DCS spokesperson Manelisi Wolela says it is premature to discuss this information now since management must still give its response to the AG’s observations and only then can a final report be given. He gives no indication as to whether the figures are correct and says the final report can be expected within a week.
“We await the comments of the department, which will be given to the AG. The AG will then present a final report to Parliament. However, I know enough about the use of consultants in the DCS to know that the story is substantially true,” says Selfe. The report found that the department is dependent on consultants because of large numbers of vacancies, particularly among skilled workers, according to Selfe.
“Accordingly, in some directorates – chiefly those dealing with information technology – the number of consultants outnumbered the DCS officials, in one case by 83 to nine. Many of the consultants are IT consultants, and that’s where the worst ratios of consultant to official occur. But there are transactional advisers, trainers and communication consultants on the list as well, as is the Special Investigating Unit (SIU).”

He adds that some of the consultants were clearly necessary and delivered valuable services, but others were there for work that the DCS should have been doing on its own. He says the report also found there were “substantial fruitless and wasted expenditure in services that were substandard, or not delivered at all”.
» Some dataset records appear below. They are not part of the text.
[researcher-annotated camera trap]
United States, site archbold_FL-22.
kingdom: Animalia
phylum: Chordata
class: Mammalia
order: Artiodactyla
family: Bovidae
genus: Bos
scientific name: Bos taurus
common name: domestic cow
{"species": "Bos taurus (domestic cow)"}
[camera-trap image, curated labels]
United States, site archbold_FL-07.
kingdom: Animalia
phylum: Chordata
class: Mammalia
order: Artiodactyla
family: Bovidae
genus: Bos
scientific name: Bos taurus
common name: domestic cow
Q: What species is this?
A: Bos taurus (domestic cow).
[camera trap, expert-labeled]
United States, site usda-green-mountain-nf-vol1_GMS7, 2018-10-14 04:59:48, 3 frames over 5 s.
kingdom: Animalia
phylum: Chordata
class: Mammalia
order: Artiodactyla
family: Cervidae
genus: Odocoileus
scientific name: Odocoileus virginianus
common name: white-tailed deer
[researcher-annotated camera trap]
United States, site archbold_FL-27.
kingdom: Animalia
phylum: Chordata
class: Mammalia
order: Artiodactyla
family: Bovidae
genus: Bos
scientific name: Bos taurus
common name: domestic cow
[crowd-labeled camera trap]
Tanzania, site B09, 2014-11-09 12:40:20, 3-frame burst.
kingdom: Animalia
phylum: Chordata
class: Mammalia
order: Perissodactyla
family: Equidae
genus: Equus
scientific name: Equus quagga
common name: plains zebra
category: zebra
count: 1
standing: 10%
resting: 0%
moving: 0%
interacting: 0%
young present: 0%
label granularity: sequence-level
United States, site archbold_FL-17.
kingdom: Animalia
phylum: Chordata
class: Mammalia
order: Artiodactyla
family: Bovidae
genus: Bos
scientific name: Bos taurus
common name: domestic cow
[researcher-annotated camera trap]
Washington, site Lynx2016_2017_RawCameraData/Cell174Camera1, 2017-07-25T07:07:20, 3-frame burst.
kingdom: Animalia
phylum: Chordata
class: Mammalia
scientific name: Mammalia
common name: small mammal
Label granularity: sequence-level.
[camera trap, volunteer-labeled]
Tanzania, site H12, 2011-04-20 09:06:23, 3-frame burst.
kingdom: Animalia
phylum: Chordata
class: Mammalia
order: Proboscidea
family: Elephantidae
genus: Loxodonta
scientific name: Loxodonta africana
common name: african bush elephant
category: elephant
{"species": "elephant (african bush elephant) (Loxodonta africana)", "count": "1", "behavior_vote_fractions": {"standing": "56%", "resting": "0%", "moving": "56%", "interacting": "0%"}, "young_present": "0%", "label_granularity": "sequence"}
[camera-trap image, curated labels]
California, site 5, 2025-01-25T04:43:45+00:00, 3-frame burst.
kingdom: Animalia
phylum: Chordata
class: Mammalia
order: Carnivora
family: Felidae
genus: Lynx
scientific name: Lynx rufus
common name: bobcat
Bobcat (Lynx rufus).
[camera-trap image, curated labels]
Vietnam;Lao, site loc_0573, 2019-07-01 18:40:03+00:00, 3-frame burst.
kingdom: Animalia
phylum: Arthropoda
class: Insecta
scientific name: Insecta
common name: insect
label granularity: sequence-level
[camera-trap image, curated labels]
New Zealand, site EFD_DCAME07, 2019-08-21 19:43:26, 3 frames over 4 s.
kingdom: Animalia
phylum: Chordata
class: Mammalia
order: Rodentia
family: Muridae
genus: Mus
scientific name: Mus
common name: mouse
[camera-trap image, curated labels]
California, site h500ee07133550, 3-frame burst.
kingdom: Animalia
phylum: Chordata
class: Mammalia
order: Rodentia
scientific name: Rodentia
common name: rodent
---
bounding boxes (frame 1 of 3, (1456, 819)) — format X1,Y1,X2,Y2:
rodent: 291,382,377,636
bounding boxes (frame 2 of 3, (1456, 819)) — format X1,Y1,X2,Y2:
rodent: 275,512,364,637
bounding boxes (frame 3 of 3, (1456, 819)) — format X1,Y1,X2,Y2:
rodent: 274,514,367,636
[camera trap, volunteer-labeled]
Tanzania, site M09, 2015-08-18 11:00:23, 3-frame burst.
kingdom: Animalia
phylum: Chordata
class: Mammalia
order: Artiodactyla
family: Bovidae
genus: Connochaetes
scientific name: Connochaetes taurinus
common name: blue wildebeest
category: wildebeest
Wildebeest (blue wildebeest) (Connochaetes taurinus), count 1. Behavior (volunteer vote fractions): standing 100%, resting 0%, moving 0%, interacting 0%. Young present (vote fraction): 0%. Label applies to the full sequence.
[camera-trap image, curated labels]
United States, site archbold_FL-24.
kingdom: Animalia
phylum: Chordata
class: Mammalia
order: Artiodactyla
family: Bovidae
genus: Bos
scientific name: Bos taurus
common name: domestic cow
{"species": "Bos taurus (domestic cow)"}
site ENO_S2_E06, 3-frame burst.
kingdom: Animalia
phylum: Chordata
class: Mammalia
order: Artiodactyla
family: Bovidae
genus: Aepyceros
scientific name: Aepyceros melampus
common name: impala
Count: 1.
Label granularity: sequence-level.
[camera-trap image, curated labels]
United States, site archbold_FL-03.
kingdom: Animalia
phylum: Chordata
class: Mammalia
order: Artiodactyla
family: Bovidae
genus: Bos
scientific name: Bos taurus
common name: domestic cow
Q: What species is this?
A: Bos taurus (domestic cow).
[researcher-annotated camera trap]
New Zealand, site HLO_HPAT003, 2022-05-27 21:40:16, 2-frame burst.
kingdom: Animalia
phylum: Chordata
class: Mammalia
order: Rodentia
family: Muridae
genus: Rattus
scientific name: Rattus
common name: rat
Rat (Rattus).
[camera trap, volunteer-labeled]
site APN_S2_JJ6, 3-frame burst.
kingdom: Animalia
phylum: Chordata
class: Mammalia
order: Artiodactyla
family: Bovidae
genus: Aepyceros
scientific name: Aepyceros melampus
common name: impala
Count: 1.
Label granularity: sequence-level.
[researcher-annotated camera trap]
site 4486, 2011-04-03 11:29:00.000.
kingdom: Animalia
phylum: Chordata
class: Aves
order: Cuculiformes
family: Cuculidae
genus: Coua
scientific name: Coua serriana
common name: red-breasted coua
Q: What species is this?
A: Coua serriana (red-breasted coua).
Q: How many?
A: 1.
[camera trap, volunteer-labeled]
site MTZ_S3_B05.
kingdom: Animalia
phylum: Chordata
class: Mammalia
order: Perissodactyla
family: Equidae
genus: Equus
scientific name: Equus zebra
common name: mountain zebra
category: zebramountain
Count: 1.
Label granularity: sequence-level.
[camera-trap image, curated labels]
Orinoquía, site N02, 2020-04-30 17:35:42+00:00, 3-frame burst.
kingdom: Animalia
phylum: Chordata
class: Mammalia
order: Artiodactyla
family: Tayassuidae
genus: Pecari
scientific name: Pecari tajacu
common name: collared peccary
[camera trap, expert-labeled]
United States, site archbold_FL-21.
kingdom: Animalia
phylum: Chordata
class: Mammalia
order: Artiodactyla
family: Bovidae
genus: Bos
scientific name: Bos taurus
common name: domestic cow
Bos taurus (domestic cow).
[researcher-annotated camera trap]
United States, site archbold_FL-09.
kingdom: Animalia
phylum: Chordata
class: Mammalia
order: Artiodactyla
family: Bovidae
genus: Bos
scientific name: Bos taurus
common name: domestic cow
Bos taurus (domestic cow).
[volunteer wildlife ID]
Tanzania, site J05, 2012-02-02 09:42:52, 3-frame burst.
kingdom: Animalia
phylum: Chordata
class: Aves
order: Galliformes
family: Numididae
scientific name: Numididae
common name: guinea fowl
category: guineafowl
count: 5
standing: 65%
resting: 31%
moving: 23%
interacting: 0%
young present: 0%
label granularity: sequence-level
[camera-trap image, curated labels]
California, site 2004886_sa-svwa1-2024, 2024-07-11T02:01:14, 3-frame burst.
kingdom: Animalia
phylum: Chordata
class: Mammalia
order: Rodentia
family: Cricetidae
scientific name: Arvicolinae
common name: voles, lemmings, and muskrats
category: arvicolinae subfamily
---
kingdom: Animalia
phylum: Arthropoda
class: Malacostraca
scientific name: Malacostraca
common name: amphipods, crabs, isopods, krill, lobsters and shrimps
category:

In terms of some of the ‘unnecessary’ services that consultants provide, Selfe says that again, the biggest culprit is IT services. He adds that the valuable services provided by consultants deal with the SIU investigation and audit assistance. Apart from the large number of consultants working at the DCS, the report also found some have been at the department for extended periods of time. “One consultant had been employed by the DCS for more than 16 years, and nine have been there for more than 11 years,” says Selfe.
“The report also found that in many cases treasury regulations and supply chain management policies were ignored, in some cases so recklessly that it borders on fraud,” notes Selfe. He explains that at this stage all that has been detected is fruitless and wasteful expenditure. “However, particularly on the training consultancy, there was an inexplicable wastage that looks very suspicious. We will have to probe this when it comes to Scopa [Standing Committee on Public Accounts].”

Selfe says the report found the DCS has overpaid consultants, in one case, by 81.75% in the 2008/9 financial year. “In another case, a contract awarded for the training of DCS managers was delivered, but the accommodation and meal costs (at the Burgerspark Hotel) exceeded its budget by R9.7 million. In another case, there was no proof that DCS officials attended training courses for which consultants were paid.”

Despite these findings, Selfe says the DCS has no strategy in place to correct the situation. “The DCS has no strategy or policy in place to reduce its dependency on consultants, and very little skills transfer takes place to enable the department to perform the functions performed by consultants, by itself.”



He adds that the DCS must attack the problem at its root. It must appoint and retain the staff it needs to perform its core functions, in addition to developing and implementing a strategy to systematically reduce its dependency on consultants, one that is measurable and time-bound.
“It is very clear that the DCS has a serious case to answer. Together with my colleagues on Scopa, we will pursue this matter, and if irregularities or fraud was committed, we will ensure the minister and officials are held to account.”